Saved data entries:
Start of Block
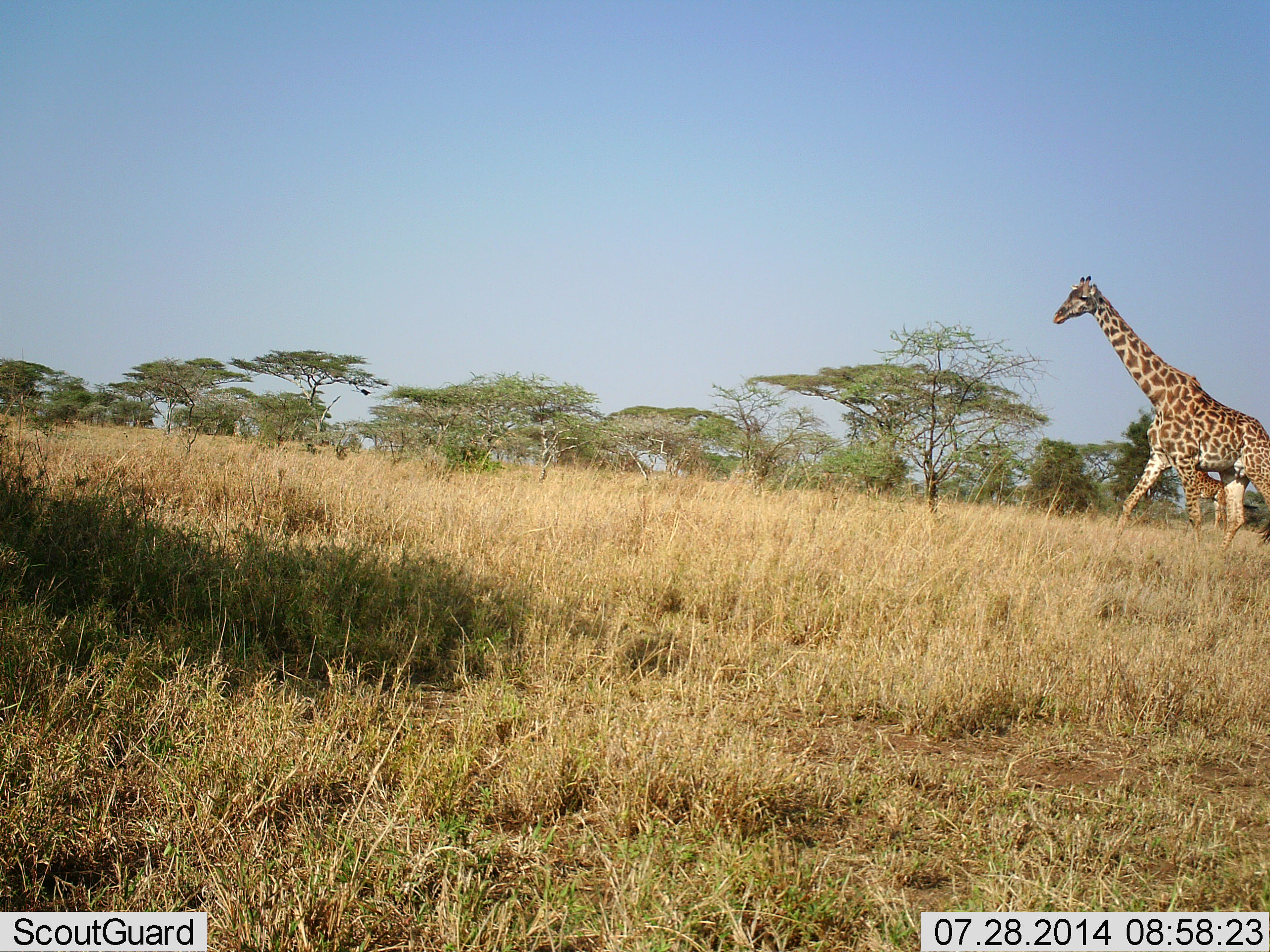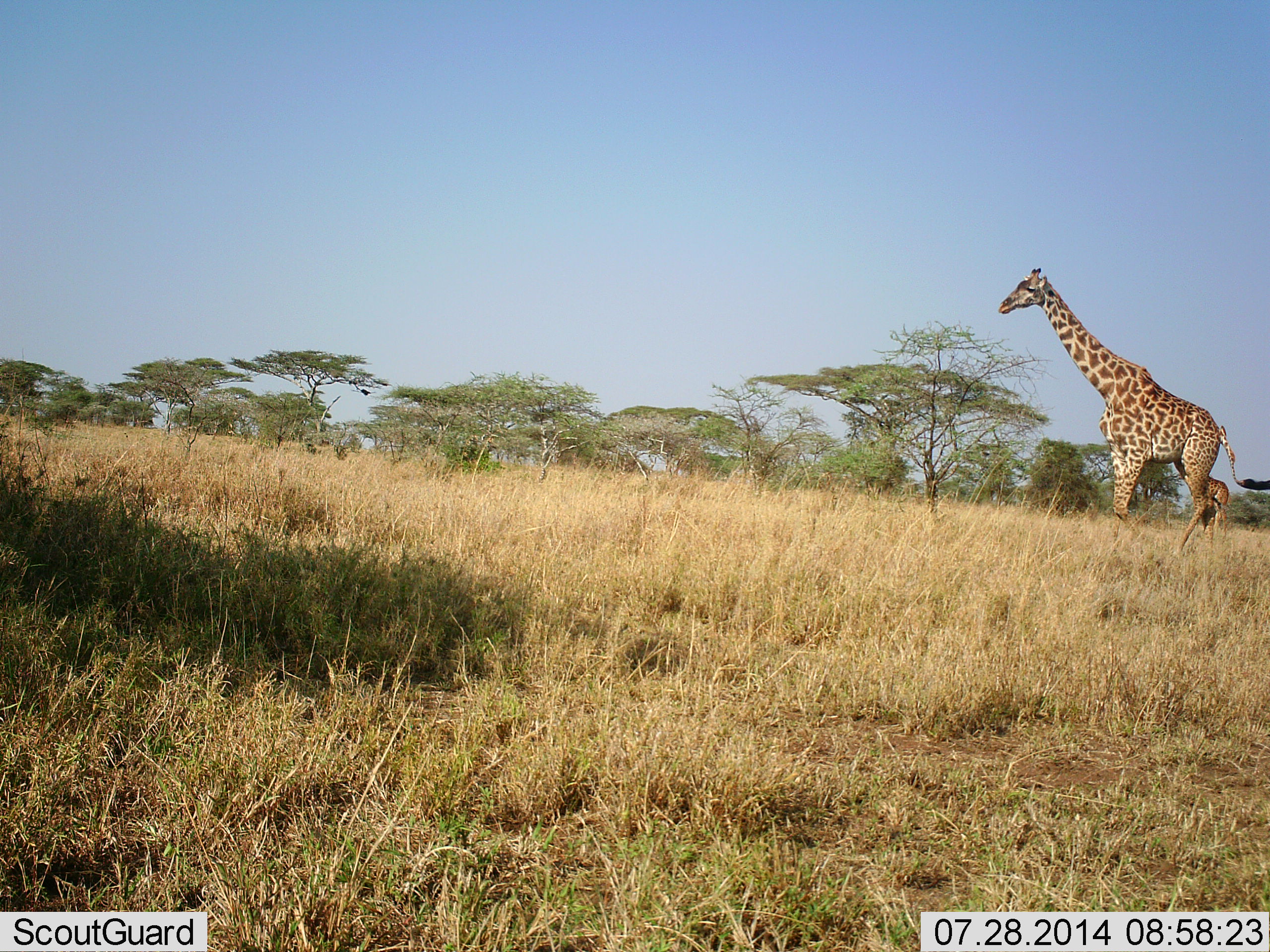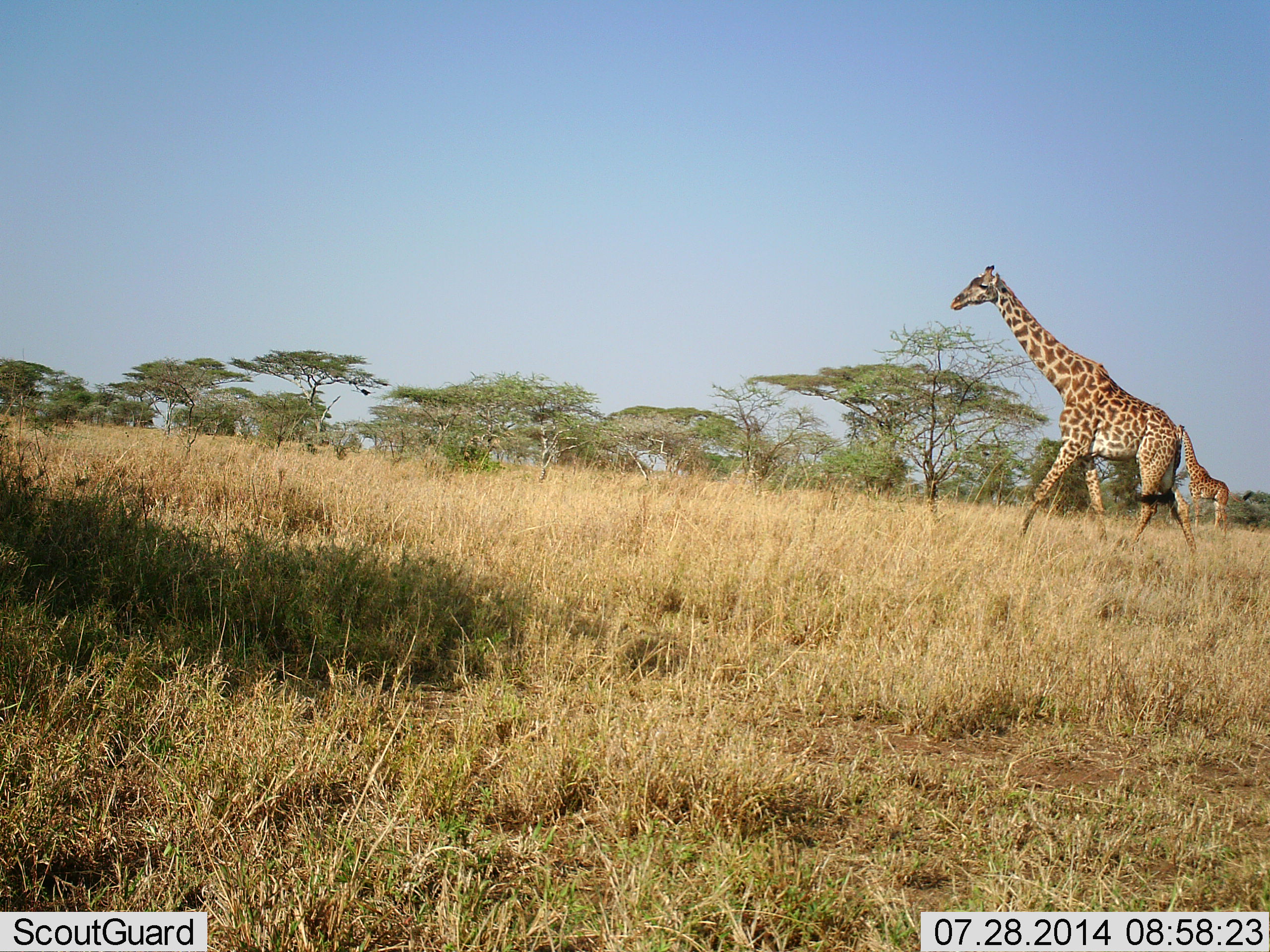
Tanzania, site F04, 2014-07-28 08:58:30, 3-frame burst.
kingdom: Animalia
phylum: Chordata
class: Mammalia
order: Artiodactyla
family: Giraffidae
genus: Giraffa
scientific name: Giraffa camelopardalis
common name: giraffe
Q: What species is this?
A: Giraffe (Giraffa camelopardalis).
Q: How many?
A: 2.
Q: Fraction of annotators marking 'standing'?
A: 70%.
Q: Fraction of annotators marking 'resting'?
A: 0%.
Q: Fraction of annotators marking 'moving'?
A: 80%.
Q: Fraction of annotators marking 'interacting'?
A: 0%.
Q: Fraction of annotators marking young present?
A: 0%.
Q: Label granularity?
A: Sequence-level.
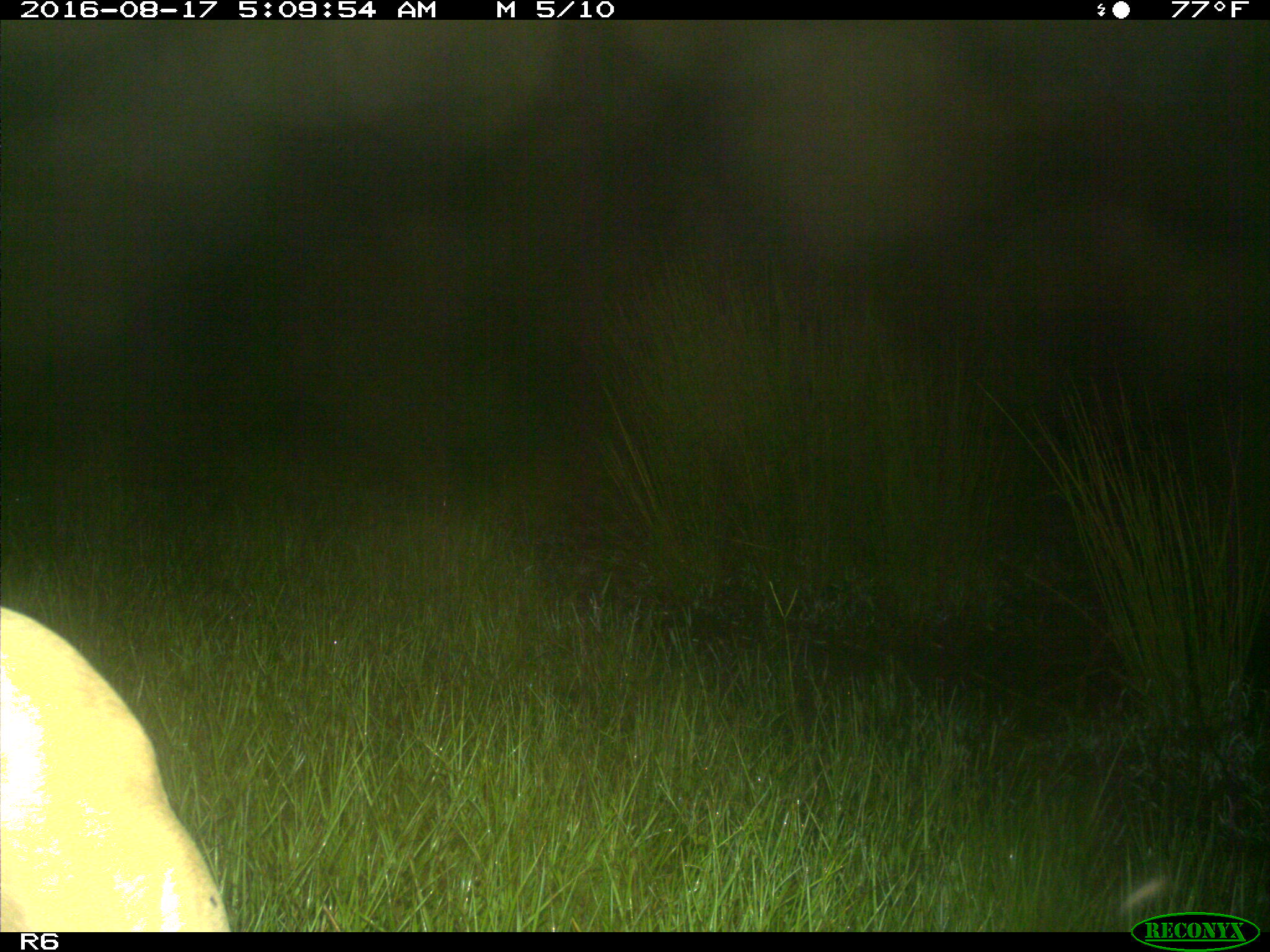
End of Block
Aim of the task:
Find the word "annotators" in the records. Copy every line it appears in.

Result for this task:
Q: Fraction of annotators marking 'standing'?
Q: Fraction of annotators marking 'resting'?
Q: Fraction of annotators marking 'moving'?
Q: Fraction of annotators marking 'interacting'?
Q: Fraction of annotators marking young present?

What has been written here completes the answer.